The Federal Aviation Administration said the flight returned around 8:15 a.m. “after the crew reported the engine cowling fell off during takeoff and struck the wing flap.” The plane was then towed to the gate. The federal agency plans to investigate, a spokesperson said on Sunday afternoon.

A Southwest spokesperson referred to the incident as “a mechanical issue.” Passengers were put on a different plane before arriving in Houston three hours behind schedule, according to the statement.

Maintenance teams are now reviewing the damaged aircraft, which is nine years old, the FAA registry reports. Financial services corporation Nasdaq places the average age of Southwest’s fleet at about 12 years old.

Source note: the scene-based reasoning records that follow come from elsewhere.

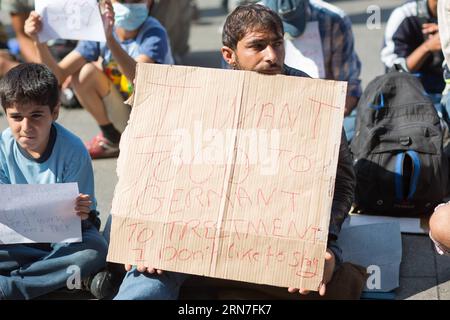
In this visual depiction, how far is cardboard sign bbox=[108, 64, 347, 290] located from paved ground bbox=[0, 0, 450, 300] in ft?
2.58

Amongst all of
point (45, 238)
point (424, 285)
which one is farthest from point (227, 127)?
point (424, 285)

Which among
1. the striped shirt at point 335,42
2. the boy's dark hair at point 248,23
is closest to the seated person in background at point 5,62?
the striped shirt at point 335,42

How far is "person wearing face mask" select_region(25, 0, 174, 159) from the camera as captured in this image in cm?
481

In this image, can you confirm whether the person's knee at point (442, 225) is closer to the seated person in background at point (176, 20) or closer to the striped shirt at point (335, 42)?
the striped shirt at point (335, 42)

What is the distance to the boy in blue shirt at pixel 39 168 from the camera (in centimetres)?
346

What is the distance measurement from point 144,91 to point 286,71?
0.63 meters

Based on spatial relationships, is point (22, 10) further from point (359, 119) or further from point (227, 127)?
point (227, 127)

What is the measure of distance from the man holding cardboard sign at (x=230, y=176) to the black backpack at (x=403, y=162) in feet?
3.58

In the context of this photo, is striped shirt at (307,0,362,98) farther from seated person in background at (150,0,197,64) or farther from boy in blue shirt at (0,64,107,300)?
seated person in background at (150,0,197,64)

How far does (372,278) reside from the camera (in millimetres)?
3508

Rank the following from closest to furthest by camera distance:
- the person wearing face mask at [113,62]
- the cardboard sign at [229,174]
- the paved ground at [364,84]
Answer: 1. the cardboard sign at [229,174]
2. the paved ground at [364,84]
3. the person wearing face mask at [113,62]

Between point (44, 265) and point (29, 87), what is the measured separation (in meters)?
0.71

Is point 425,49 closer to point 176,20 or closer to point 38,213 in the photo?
point 38,213

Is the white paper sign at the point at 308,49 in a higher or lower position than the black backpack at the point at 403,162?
higher
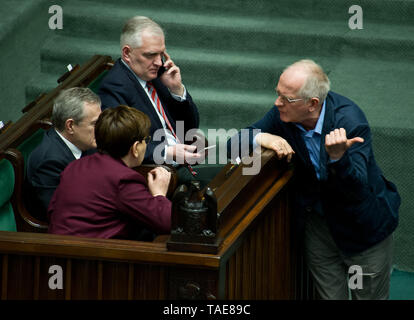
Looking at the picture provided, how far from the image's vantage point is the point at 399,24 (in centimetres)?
515

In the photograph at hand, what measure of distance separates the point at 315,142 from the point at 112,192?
0.81 meters

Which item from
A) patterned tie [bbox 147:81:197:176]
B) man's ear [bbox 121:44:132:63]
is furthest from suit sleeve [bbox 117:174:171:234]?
man's ear [bbox 121:44:132:63]

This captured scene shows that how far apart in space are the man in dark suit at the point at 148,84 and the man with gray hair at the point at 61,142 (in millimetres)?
314

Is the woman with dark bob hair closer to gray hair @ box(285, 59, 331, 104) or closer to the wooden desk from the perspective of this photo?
the wooden desk

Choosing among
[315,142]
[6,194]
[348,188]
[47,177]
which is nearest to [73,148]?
[47,177]

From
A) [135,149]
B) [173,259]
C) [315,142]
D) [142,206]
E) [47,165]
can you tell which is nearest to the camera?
[173,259]

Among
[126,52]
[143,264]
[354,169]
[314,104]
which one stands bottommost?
[143,264]

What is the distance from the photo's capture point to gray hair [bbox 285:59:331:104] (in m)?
2.74

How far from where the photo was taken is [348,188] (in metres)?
2.59

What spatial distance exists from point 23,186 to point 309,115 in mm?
1203

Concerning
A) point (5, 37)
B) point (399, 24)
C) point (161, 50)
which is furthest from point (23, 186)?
point (399, 24)

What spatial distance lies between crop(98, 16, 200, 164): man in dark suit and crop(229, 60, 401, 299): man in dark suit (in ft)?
2.00

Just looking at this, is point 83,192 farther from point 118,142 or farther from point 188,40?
point 188,40

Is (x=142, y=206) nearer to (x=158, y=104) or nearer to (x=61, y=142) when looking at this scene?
(x=61, y=142)
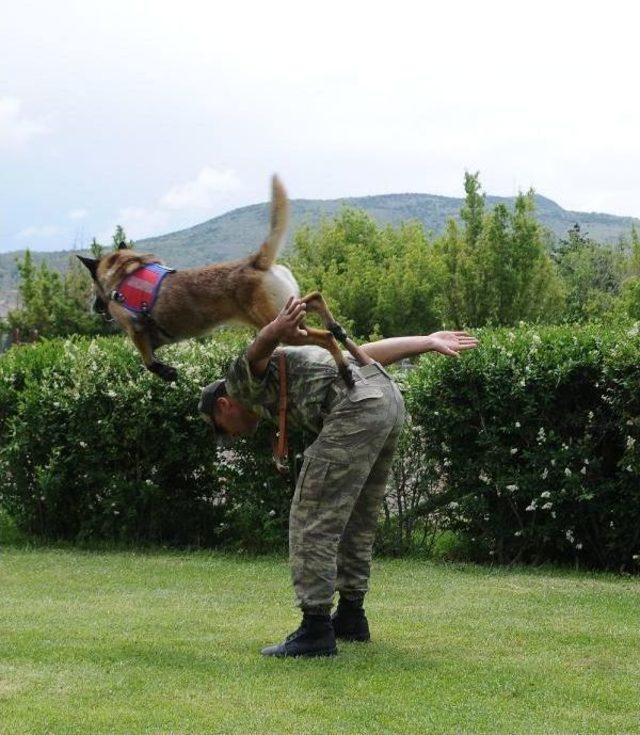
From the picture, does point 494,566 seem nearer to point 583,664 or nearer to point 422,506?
point 422,506

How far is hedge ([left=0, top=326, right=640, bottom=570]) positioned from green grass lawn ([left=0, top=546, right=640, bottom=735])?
2.43 ft

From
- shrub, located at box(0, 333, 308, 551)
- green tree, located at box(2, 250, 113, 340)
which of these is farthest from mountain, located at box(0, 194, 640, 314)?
shrub, located at box(0, 333, 308, 551)

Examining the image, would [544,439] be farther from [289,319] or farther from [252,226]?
[252,226]

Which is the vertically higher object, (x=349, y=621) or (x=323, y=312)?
(x=323, y=312)

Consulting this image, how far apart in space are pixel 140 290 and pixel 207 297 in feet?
1.21

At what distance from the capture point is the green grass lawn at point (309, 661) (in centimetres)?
507

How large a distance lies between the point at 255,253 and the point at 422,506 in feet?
16.5

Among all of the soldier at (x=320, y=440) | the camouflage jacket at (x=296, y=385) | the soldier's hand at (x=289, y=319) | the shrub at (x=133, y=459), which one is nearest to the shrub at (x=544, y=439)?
the shrub at (x=133, y=459)

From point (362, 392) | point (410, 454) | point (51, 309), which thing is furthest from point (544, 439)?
point (51, 309)

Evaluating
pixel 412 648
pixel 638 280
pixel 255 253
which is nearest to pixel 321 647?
pixel 412 648

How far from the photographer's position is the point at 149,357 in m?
6.01

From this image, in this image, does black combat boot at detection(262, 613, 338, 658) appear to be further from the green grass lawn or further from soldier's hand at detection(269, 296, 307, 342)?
soldier's hand at detection(269, 296, 307, 342)

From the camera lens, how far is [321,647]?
6145mm

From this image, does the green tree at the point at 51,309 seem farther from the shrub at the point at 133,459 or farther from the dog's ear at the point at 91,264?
the dog's ear at the point at 91,264
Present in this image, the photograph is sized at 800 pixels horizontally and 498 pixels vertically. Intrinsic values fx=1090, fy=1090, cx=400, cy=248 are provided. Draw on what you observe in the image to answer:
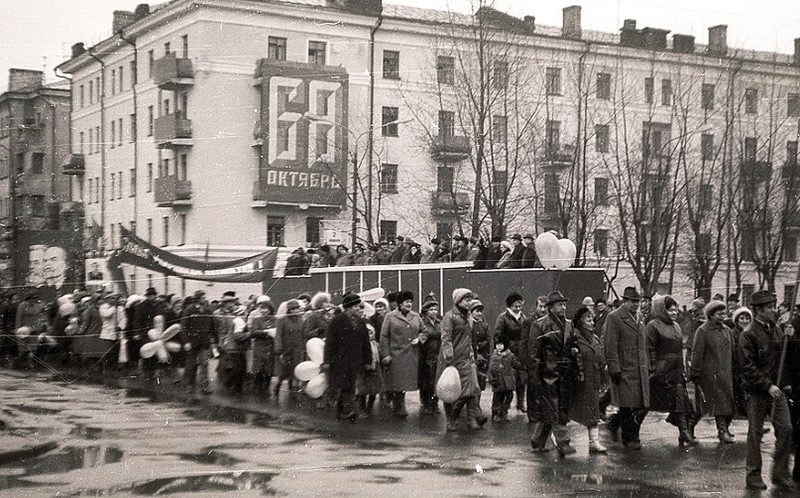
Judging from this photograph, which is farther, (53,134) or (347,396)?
(347,396)

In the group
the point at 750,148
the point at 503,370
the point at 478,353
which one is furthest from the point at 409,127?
the point at 750,148

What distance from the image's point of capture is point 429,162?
17.0 metres

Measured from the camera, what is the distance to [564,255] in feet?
65.5

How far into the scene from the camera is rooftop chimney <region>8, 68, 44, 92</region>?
11562 millimetres

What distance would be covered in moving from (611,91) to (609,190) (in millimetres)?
4957

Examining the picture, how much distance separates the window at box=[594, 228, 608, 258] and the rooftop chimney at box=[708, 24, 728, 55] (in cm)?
623

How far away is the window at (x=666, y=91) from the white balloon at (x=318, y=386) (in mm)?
13361

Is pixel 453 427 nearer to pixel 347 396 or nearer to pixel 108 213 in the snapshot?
pixel 347 396

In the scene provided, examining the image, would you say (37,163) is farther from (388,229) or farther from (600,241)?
(600,241)

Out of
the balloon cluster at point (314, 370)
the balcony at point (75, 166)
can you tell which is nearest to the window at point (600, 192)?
the balloon cluster at point (314, 370)

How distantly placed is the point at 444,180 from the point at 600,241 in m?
10.5

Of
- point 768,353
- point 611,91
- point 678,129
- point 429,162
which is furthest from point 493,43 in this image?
point 768,353

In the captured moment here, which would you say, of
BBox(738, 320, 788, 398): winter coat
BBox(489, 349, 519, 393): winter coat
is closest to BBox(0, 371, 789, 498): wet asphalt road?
BBox(489, 349, 519, 393): winter coat

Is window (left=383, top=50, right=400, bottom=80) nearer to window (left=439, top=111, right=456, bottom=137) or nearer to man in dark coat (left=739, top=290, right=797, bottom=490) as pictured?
window (left=439, top=111, right=456, bottom=137)
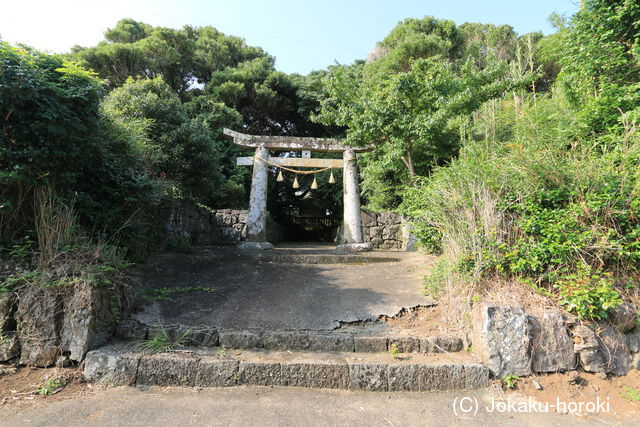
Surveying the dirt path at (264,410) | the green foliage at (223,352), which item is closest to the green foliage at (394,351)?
the dirt path at (264,410)

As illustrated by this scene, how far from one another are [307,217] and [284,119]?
602 cm

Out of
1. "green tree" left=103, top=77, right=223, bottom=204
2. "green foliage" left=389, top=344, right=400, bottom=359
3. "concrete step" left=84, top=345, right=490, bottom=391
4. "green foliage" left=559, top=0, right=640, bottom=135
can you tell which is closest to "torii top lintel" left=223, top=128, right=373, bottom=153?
"green tree" left=103, top=77, right=223, bottom=204

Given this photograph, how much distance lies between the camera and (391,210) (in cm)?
963

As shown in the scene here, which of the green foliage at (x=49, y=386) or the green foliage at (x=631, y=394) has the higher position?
the green foliage at (x=49, y=386)

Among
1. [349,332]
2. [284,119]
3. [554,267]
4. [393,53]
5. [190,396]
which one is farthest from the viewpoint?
[284,119]

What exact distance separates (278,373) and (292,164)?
6.17 metres

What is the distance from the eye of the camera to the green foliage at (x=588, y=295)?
8.36 ft

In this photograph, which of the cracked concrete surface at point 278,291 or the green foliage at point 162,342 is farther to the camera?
the cracked concrete surface at point 278,291

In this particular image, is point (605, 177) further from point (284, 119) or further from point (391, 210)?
point (284, 119)

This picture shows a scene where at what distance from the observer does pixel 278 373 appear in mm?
2527

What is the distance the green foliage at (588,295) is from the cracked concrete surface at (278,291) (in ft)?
4.79

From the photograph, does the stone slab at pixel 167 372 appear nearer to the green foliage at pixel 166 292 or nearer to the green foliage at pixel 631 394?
the green foliage at pixel 166 292

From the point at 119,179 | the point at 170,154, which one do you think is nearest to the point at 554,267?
the point at 119,179

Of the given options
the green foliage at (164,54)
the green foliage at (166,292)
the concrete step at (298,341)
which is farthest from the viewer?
the green foliage at (164,54)
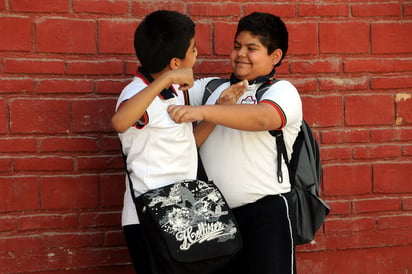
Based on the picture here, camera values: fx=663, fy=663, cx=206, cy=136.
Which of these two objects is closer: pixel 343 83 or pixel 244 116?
pixel 244 116

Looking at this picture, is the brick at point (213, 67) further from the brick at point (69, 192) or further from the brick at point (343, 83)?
the brick at point (69, 192)

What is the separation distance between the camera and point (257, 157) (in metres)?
3.23

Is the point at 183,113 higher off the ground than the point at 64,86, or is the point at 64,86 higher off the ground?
the point at 64,86

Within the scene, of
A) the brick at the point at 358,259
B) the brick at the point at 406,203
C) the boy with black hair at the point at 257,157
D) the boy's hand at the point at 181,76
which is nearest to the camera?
the boy's hand at the point at 181,76

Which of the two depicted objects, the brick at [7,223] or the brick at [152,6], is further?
the brick at [152,6]

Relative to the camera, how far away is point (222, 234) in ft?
9.35

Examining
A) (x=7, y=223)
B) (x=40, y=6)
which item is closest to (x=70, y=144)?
(x=7, y=223)

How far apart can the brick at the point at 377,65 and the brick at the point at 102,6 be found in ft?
4.86

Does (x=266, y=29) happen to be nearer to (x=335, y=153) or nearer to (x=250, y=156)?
(x=250, y=156)

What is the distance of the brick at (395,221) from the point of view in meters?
4.42

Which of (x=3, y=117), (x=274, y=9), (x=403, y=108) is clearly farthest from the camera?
(x=403, y=108)

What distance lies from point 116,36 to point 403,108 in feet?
6.40

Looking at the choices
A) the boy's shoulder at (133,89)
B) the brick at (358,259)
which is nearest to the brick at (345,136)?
the brick at (358,259)

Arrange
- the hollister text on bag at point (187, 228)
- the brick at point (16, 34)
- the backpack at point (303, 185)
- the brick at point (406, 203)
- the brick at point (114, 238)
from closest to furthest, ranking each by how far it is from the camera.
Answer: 1. the hollister text on bag at point (187, 228)
2. the backpack at point (303, 185)
3. the brick at point (16, 34)
4. the brick at point (114, 238)
5. the brick at point (406, 203)
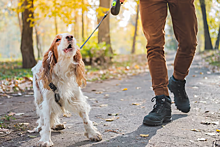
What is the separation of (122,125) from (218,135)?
1152 millimetres

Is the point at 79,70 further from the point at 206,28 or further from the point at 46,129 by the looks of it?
the point at 206,28

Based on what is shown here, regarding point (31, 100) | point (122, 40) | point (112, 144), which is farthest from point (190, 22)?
point (122, 40)

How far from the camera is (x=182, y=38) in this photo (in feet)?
10.3

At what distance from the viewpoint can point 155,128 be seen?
9.47ft

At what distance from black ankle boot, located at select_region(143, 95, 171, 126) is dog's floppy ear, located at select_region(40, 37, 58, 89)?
1302 millimetres

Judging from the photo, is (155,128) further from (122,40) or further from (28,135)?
(122,40)

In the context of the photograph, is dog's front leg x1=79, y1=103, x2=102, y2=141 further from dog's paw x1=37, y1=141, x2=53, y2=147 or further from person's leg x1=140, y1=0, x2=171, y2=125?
person's leg x1=140, y1=0, x2=171, y2=125

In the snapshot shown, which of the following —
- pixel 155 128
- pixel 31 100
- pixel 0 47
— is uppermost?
pixel 155 128

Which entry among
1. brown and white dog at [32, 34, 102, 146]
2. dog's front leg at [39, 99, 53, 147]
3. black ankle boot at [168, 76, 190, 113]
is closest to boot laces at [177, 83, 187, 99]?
black ankle boot at [168, 76, 190, 113]

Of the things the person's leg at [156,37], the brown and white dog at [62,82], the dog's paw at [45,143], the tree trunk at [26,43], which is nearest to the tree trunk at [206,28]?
the tree trunk at [26,43]

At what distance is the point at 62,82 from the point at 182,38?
164cm

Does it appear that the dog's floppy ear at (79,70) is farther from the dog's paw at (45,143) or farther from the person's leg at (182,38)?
the person's leg at (182,38)

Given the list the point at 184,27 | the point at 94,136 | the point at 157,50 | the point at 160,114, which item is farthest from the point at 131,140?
the point at 184,27

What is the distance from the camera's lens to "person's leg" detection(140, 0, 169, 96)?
3061mm
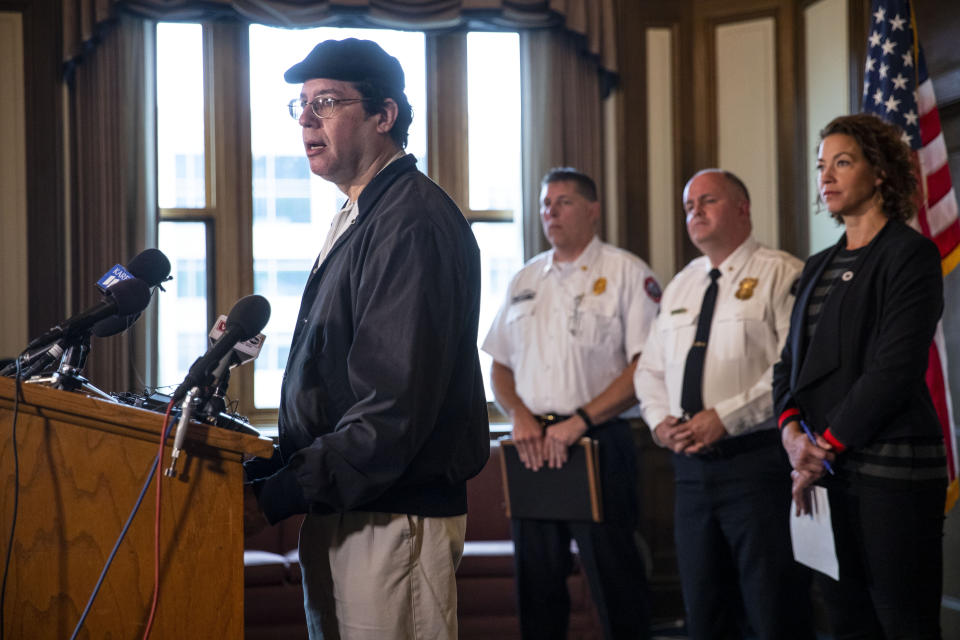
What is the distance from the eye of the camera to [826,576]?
2.43 meters

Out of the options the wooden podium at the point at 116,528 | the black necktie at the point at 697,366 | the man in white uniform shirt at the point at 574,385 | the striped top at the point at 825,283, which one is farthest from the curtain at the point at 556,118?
the wooden podium at the point at 116,528

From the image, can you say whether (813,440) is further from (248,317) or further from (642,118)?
(642,118)

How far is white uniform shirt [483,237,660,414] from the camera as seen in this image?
3.49 meters

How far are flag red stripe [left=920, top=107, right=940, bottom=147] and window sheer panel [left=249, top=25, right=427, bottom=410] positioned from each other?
7.73 ft

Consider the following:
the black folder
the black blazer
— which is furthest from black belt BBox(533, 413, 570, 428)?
the black blazer

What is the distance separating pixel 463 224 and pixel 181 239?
344cm

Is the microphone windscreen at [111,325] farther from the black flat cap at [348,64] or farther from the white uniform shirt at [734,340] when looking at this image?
the white uniform shirt at [734,340]

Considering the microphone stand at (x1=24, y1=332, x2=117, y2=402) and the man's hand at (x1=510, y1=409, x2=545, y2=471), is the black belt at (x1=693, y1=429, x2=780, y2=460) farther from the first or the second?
the microphone stand at (x1=24, y1=332, x2=117, y2=402)

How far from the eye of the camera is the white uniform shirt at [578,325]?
349 cm

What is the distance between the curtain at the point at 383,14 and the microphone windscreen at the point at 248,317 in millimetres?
3359

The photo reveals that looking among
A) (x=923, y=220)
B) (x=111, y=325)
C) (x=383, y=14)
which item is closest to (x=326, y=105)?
(x=111, y=325)

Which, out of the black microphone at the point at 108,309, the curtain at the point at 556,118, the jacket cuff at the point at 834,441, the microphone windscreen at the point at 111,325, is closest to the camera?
the black microphone at the point at 108,309

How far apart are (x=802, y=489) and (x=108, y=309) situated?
5.72ft

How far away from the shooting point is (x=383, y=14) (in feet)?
15.3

Vahlenkamp, who sat on the left side of the plane, said the flight started out uneventfully until he felt “what I thought was turbulence” during takeoff.

“The plane shook a little bit left and right,” he said. Then, he was hit with a “rollercoaster feeling.”

Vahlenkamp noticed the plane wasn’t lifting as normal. Then, the pilot told the passengers on the intercom that the flight was heading back to the airport.

Vahlenkamp remembers an air of calm on the flight, with other customers and crew members remaining collected. After looping around, the pilot informed his passengers that the landing would be faster and harder than usual, said Vahlenkamp, who works as the senior editor of the Boulder Daily Camera.

“Everyone applauded and cheered after we landed,” he said. The pilot thanked passengers who brought the problem to the crew’s attention, Vahlenkamp added.

“I felt safe the entire time,” he said on the phone, during his layover in Little Rock, Arkansas, to Dallas. “If it’s going to happen, it’s nice to turn around and land safely back to the airport.”

Denver airport officials referred requests for comment to Southwest. Boeing didn’t immediately respond to requests for comment.